Find every line in the records below that contains the word "evergreen", matching case exactly, and copy each such line in full.

── The input ──

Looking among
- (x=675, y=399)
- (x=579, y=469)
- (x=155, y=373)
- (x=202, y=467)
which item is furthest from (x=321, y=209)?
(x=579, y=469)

───
── The input ──

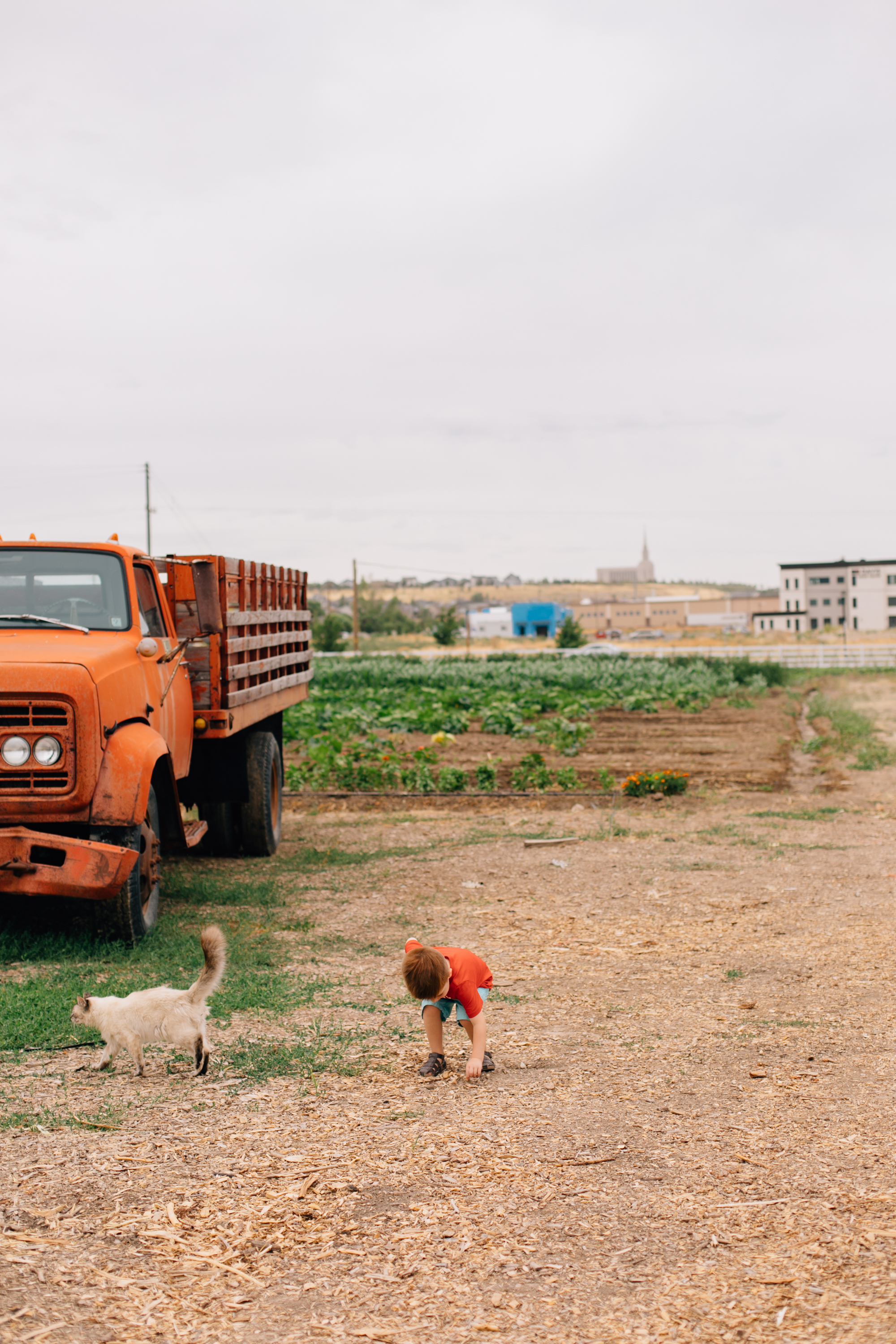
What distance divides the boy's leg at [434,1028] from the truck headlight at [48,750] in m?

───
── The input ──

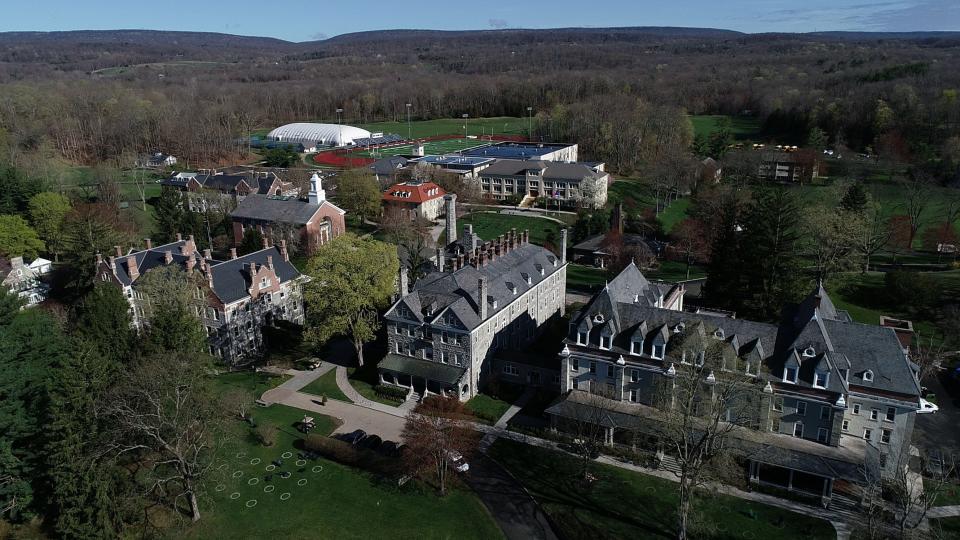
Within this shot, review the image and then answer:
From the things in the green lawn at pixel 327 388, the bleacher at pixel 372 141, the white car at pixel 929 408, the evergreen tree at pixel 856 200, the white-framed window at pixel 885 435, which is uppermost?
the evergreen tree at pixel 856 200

───

Result of the task
From the things in the green lawn at pixel 327 388, the bleacher at pixel 372 141, the white car at pixel 929 408, the evergreen tree at pixel 856 200, the white-framed window at pixel 885 435, which is uppermost?
the evergreen tree at pixel 856 200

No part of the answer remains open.